Adding a canary tenant

  1. POST /cp/orgs — create the org normally (is_canary defaults to false)
  2. POST /cp/admin/orgs/<slug>/canary with {"is_canary": true} — admin only, refuses to flip if already provisioned
  3. Re-trigger provision (or delete + recreate if the org was already provisioned into staging) — the fresh EC2 lands in the canary AWS account (see internal runbook for the specific ID)

Then set repo secrets:

  • MOLECULE_STAGING_TENANT_URLS — append the new tenant's URL
  • MOLECULE_STAGING_ADMIN_TOKENS — append its ADMIN_TOKEN in the same position

Rolling back :latest

When canary was green but something surfaces post-promotion, retag :latest to a prior digest:

export GITHUB_TOKEN=ghp_...    # write:packages
scripts/rollback-latest.sh 4c1d56e  # retags both platform + tenant images

scripts/rollback-latest.sh pre-checks that :staging-<sha> exists before moving :latest, and verifies the digest after the move. Prod tenants pick up the rolled-back image on their next 5-min auto-update.

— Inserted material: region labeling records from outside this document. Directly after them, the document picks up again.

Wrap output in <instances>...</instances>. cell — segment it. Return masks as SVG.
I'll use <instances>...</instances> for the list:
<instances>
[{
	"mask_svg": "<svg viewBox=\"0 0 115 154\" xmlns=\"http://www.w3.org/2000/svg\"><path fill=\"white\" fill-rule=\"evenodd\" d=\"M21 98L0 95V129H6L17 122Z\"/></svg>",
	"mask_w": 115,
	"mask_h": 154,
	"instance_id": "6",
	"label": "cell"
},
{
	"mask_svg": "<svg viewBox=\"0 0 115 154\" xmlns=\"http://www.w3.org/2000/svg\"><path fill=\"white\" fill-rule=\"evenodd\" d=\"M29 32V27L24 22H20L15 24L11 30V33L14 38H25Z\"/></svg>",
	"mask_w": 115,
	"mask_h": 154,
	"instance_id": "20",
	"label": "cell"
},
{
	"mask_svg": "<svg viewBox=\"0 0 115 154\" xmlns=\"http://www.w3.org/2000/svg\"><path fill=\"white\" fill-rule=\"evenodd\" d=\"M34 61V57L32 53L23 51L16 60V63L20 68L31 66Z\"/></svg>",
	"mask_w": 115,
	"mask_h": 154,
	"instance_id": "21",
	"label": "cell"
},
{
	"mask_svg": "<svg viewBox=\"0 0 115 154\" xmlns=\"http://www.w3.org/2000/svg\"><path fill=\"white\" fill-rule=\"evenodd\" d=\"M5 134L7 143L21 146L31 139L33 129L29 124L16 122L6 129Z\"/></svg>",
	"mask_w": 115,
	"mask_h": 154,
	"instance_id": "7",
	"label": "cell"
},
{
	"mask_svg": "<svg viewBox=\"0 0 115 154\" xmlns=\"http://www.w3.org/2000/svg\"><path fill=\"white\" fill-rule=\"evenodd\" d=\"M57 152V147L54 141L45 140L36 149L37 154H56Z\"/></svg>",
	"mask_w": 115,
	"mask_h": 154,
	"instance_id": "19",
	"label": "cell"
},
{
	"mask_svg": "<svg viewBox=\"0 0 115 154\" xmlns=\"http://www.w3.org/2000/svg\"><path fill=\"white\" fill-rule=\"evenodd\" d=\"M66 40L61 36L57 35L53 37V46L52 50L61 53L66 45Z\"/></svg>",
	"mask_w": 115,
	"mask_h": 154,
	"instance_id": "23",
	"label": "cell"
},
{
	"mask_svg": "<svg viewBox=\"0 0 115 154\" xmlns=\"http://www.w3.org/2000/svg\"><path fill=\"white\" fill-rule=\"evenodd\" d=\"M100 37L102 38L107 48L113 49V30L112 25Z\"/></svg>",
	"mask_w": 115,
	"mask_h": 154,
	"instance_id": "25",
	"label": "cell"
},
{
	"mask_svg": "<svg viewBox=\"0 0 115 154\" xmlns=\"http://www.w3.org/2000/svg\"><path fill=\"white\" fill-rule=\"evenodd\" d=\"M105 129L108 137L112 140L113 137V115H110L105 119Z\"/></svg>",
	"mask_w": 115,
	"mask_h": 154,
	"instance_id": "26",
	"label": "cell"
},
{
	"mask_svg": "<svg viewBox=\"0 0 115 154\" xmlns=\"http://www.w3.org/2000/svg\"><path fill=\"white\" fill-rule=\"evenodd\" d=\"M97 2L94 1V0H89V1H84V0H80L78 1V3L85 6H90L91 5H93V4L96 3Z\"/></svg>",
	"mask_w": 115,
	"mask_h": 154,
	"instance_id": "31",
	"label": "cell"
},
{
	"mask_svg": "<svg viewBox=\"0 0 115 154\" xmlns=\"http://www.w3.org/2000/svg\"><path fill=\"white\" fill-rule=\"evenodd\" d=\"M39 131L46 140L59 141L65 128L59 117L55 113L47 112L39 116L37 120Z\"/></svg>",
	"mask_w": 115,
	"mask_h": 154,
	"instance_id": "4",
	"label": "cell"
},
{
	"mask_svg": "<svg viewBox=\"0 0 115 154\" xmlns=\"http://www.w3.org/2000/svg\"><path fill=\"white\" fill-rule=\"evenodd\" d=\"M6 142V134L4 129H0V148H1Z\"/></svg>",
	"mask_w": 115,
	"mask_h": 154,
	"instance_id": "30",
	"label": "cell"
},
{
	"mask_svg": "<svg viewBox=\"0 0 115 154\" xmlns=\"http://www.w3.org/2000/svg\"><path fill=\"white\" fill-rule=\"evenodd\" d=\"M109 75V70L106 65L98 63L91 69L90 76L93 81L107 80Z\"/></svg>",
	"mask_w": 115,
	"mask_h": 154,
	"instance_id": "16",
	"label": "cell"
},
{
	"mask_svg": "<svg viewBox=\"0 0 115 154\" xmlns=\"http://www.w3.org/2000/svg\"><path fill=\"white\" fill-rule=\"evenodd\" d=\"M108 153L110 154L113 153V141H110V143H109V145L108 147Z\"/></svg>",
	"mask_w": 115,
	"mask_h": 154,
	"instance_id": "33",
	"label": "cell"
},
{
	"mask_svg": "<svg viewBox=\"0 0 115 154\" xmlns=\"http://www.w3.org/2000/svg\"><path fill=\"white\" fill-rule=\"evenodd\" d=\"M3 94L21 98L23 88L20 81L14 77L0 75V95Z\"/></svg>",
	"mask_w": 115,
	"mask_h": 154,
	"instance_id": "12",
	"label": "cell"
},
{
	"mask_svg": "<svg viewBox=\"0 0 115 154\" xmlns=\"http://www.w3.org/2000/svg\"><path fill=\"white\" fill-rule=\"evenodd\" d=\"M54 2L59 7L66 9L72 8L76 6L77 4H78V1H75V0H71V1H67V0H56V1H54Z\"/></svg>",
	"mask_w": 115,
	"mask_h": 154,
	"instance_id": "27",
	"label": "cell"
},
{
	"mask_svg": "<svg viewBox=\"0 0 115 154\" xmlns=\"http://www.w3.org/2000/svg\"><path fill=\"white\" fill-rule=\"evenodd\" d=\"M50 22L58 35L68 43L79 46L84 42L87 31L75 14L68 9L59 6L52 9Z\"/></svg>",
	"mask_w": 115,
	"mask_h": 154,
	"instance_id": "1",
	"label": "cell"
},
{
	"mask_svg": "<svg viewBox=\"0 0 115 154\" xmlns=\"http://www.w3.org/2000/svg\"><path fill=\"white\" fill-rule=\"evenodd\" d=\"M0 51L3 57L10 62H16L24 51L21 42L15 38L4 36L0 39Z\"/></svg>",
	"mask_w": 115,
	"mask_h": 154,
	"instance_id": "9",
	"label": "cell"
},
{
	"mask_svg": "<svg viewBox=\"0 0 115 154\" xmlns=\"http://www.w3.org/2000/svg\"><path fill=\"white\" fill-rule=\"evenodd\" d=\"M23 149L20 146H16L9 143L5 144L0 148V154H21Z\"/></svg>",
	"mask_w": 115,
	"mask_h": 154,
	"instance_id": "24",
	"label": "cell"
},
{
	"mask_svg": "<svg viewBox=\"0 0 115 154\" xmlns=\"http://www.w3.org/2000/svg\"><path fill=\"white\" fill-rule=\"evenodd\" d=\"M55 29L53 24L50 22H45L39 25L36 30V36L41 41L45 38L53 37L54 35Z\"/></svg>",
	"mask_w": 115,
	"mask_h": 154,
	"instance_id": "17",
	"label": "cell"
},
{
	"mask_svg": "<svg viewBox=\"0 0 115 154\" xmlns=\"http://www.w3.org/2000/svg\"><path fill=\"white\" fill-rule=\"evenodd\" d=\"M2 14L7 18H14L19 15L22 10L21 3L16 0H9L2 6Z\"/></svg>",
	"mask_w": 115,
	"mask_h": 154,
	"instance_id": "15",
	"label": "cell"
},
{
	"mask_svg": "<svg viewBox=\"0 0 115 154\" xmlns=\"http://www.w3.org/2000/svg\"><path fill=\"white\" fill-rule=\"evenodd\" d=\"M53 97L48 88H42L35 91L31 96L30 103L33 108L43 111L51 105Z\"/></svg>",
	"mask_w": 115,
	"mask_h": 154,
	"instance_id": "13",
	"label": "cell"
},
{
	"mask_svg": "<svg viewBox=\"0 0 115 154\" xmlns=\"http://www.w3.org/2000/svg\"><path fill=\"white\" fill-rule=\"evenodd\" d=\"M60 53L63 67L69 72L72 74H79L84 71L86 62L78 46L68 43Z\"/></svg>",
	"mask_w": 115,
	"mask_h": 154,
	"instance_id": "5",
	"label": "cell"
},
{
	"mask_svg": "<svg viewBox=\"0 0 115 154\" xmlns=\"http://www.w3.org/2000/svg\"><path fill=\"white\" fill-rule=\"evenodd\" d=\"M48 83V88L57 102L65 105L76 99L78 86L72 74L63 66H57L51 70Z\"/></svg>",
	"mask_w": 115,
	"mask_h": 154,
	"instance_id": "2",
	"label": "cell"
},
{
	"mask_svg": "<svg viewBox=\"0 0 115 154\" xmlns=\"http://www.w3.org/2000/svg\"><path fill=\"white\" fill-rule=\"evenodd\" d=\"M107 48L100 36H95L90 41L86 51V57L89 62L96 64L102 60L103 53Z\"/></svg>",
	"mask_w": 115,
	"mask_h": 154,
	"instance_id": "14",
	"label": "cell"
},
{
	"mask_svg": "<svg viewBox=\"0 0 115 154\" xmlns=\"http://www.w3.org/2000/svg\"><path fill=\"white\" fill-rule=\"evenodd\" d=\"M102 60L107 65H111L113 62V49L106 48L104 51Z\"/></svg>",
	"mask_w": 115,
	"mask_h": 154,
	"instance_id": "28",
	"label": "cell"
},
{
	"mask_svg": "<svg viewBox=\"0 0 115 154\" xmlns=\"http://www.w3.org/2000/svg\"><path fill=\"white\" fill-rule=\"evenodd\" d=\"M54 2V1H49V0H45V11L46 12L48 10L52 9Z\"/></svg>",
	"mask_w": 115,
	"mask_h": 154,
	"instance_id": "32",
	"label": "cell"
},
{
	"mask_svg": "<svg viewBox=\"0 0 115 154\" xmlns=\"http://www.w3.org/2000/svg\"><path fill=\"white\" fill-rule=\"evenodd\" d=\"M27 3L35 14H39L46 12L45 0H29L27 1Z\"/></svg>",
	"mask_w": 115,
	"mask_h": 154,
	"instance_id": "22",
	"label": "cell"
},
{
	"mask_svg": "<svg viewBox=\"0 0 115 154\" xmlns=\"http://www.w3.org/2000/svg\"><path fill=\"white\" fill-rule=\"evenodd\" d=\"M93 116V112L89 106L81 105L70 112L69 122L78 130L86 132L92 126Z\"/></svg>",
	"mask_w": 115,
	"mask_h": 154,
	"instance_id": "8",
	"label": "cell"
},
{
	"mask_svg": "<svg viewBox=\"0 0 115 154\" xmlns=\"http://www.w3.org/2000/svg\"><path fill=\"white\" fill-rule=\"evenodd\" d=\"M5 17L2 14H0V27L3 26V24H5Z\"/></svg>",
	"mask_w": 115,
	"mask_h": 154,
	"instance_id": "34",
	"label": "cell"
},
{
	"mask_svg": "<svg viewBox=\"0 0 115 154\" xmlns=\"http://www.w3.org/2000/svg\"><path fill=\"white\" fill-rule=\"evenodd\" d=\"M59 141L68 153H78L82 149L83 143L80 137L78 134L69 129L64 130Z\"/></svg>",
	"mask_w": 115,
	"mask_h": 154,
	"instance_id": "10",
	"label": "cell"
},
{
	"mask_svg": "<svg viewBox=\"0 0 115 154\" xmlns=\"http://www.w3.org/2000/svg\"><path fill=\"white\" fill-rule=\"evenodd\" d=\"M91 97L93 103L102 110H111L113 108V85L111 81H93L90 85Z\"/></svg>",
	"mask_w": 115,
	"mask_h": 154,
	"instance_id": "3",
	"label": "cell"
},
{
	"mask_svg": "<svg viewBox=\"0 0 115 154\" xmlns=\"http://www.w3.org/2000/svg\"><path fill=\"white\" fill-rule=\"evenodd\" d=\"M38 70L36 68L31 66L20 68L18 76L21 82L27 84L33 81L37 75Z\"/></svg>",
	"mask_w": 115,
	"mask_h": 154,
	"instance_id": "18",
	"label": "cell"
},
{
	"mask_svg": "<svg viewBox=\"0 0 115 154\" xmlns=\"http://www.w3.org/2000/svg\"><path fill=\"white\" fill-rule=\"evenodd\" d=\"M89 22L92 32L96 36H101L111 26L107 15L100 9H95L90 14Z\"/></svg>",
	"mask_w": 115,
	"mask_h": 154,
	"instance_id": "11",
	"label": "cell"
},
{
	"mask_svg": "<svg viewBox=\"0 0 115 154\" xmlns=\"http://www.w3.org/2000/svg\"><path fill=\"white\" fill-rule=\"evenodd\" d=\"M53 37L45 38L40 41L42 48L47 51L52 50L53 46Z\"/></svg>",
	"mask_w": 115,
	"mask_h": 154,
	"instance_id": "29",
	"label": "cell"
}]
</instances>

A post-mortem should always include:

  • the commit sha that broke
  • why canary didn't catch it (new code path the smoke suite doesn't exercise?)
  • whether the smoke suite should grow a new check to prevent the same class of bug

What this gate doesn't catch

  • Bugs that only surface under prod-only data (customer workloads with scale or shape canary doesn't produce). Canary uses real traffic shapes but can't simulate weeks of accumulated state.
  • Config drift between canary and prod (different env-var values, different feature flags). Keep canary's config deltas minimal and documented.
  • Cross-tenant interactions — canary tenants run in their own AWS account, so a bug that only appears when two tenants compete for a shared resource won't reproduce here.

When these miss, rollback-latest.sh is the escape hatch.